## Your assignment
Which lines in the data below contain the word "United"? Pull each of them out.
____ Task material
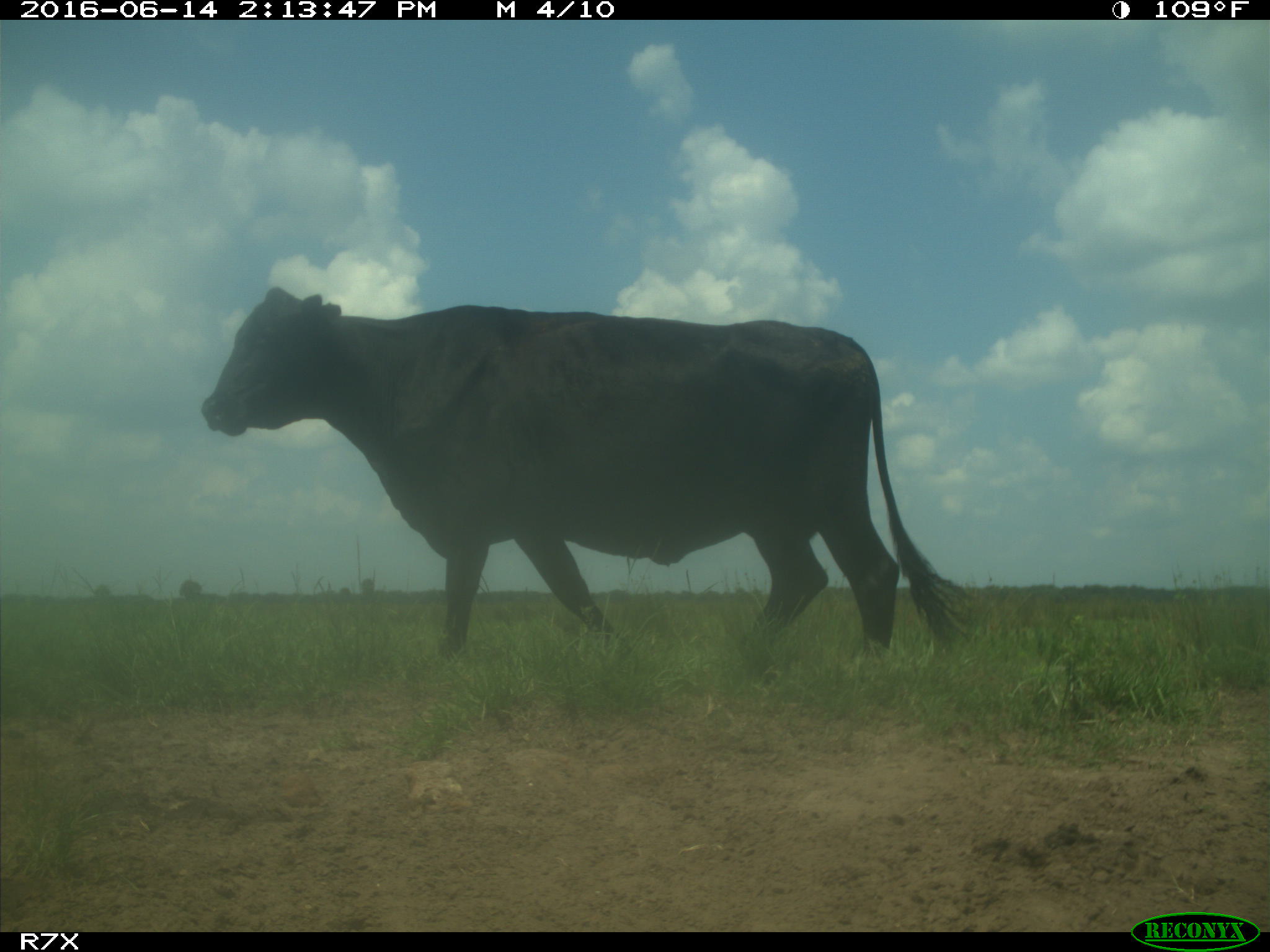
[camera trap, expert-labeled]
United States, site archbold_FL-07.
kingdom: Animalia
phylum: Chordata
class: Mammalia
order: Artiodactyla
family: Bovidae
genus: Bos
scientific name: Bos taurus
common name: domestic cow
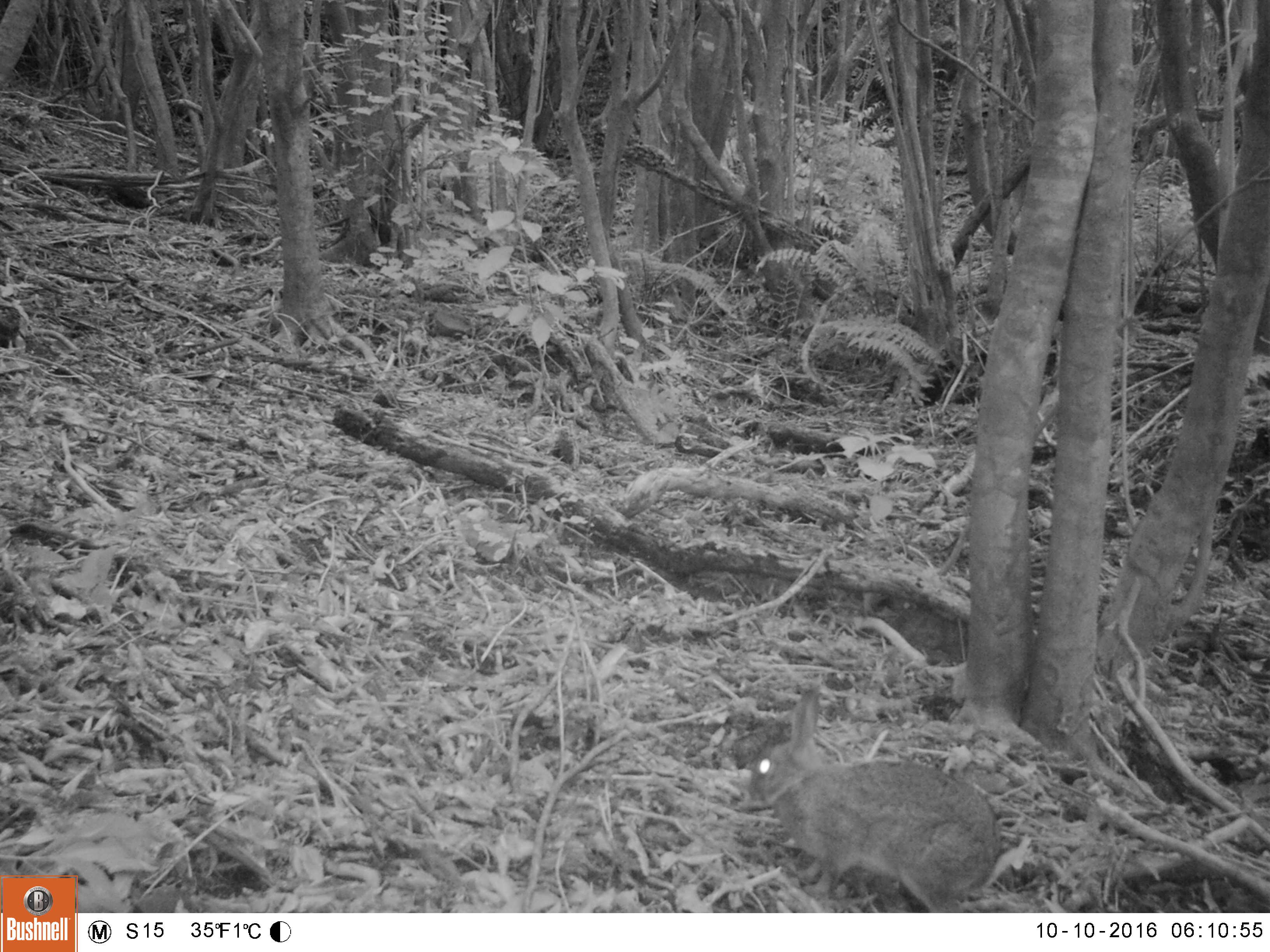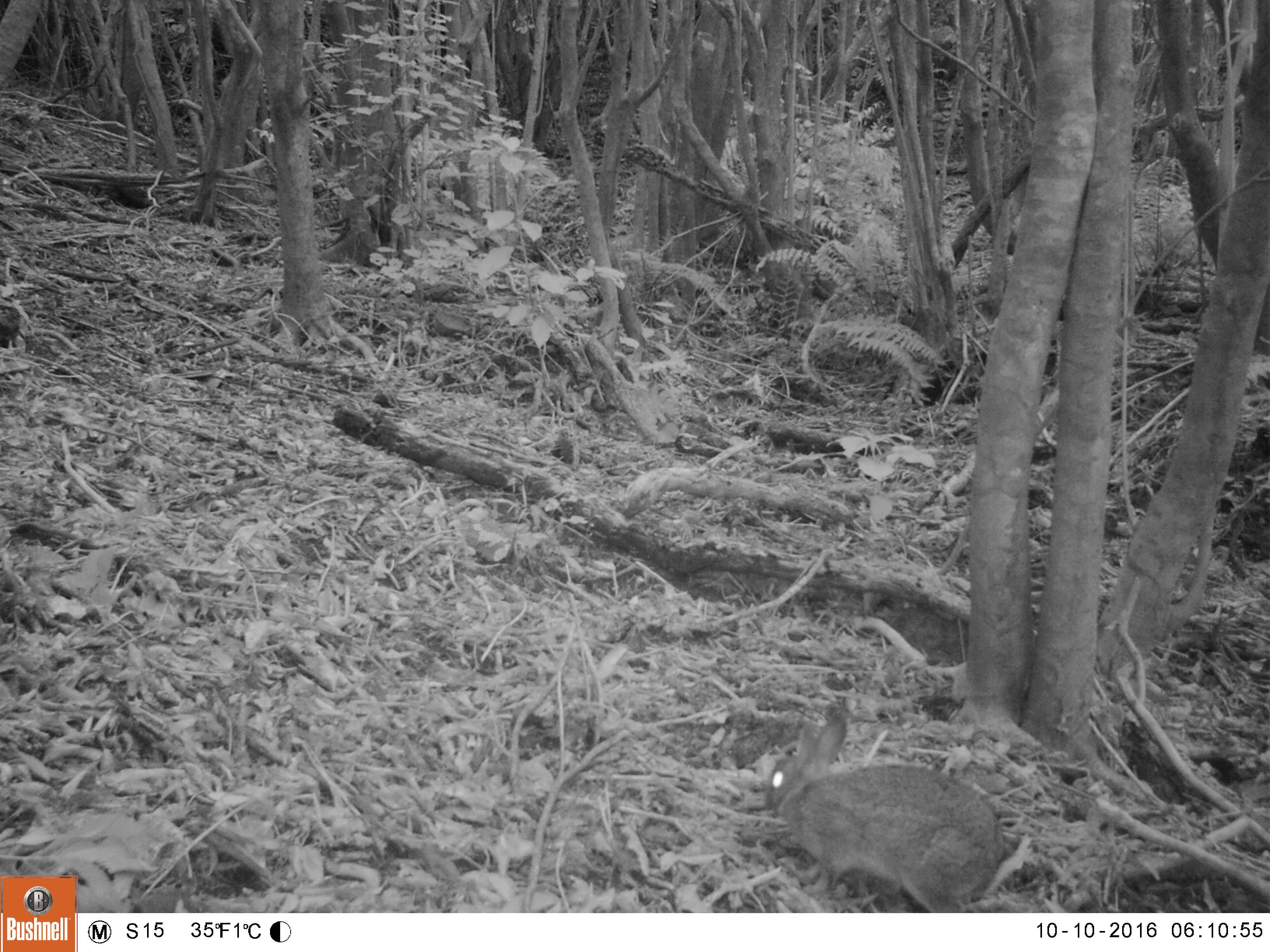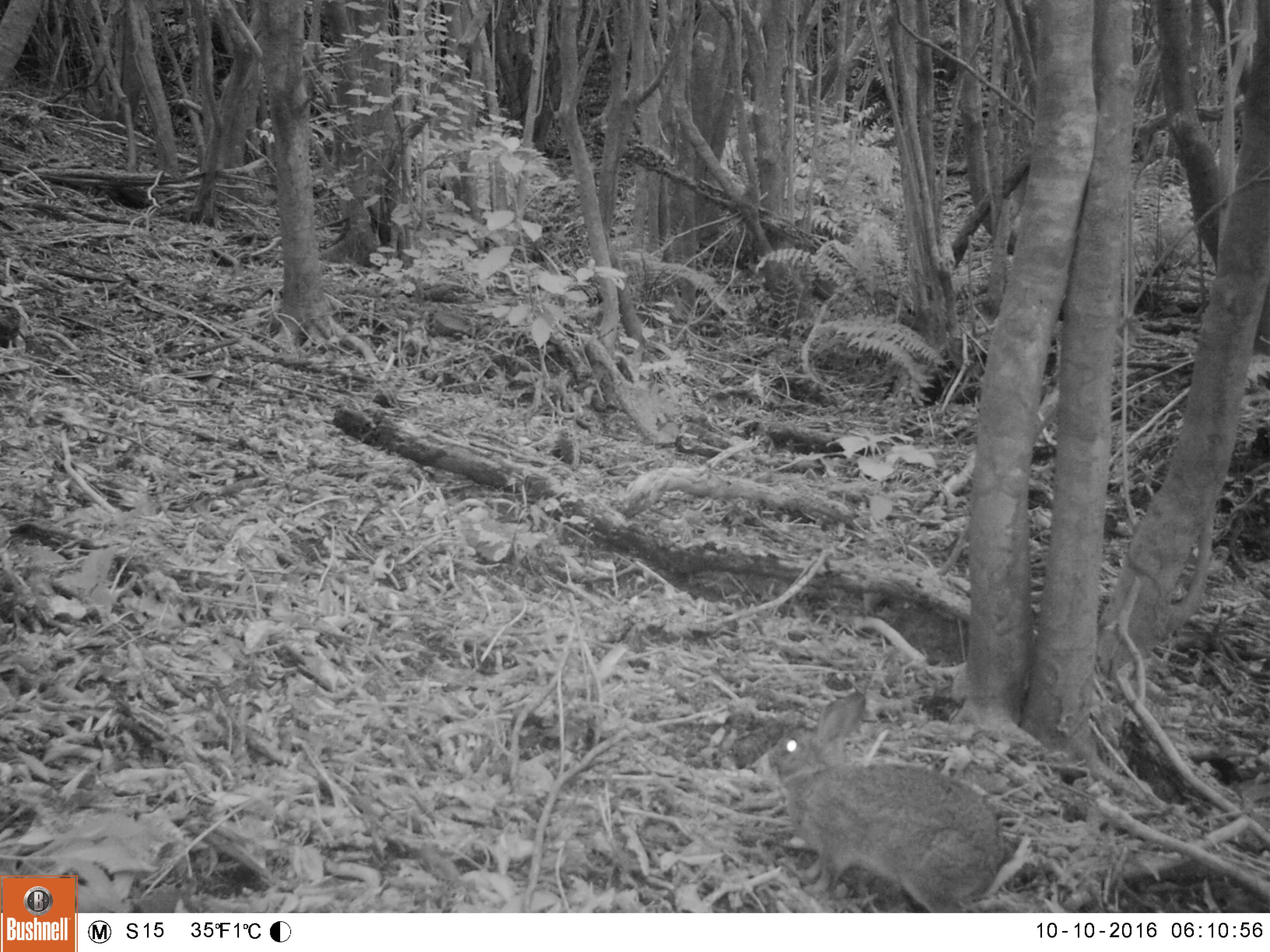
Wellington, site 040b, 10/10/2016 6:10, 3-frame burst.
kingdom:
________
____ Task material
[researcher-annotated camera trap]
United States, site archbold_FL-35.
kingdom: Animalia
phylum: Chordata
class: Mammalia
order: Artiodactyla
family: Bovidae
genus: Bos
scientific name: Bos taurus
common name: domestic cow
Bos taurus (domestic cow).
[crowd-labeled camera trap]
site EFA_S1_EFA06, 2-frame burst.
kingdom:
________
____ Task material
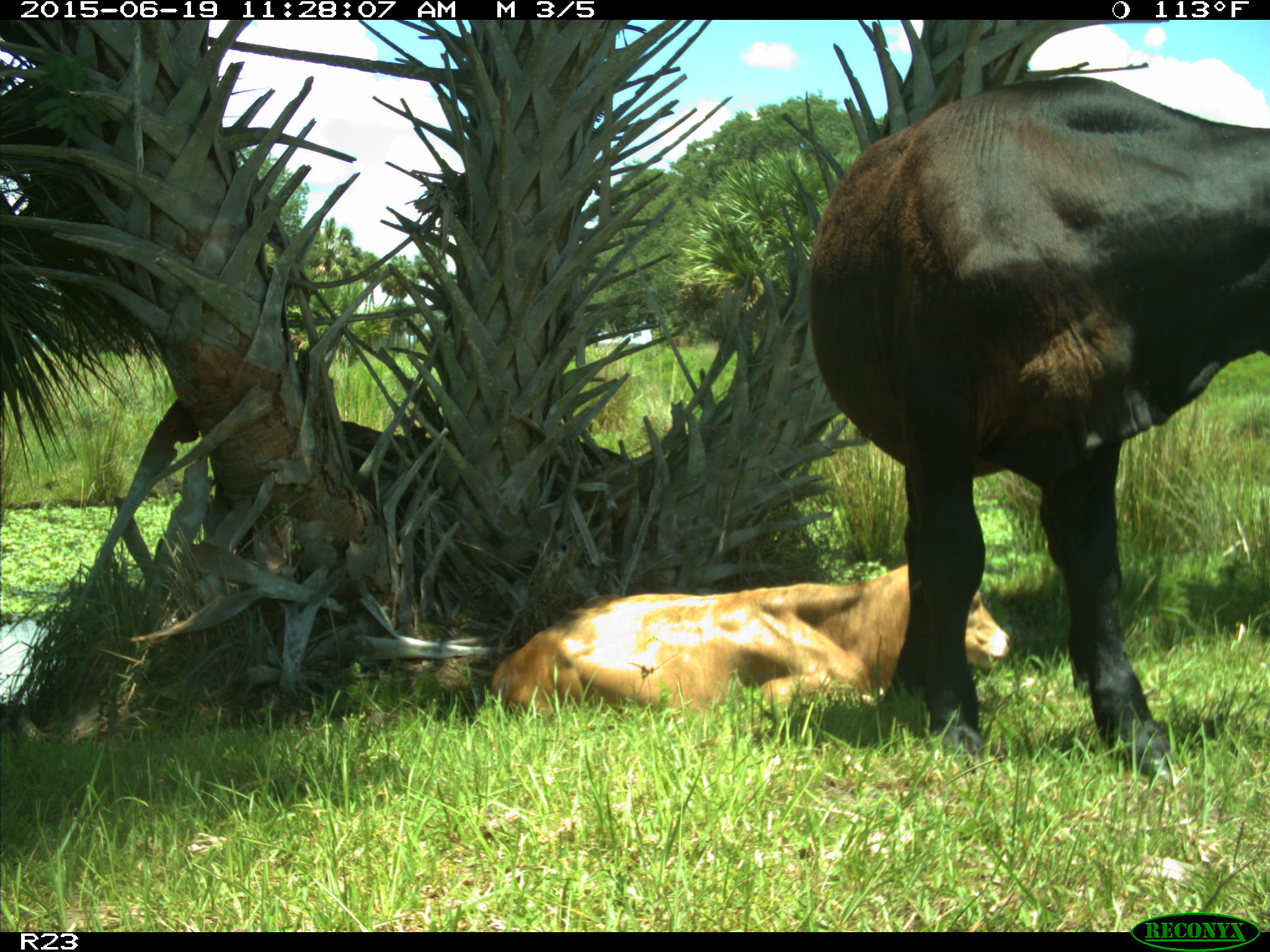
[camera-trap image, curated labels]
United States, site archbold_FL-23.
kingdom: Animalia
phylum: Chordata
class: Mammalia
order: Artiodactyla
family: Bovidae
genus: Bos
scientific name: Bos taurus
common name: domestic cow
________
## Solution for this problem
United States, site archbold_FL-07.
United States, site archbold_FL-35.
United States, site archbold_FL-23.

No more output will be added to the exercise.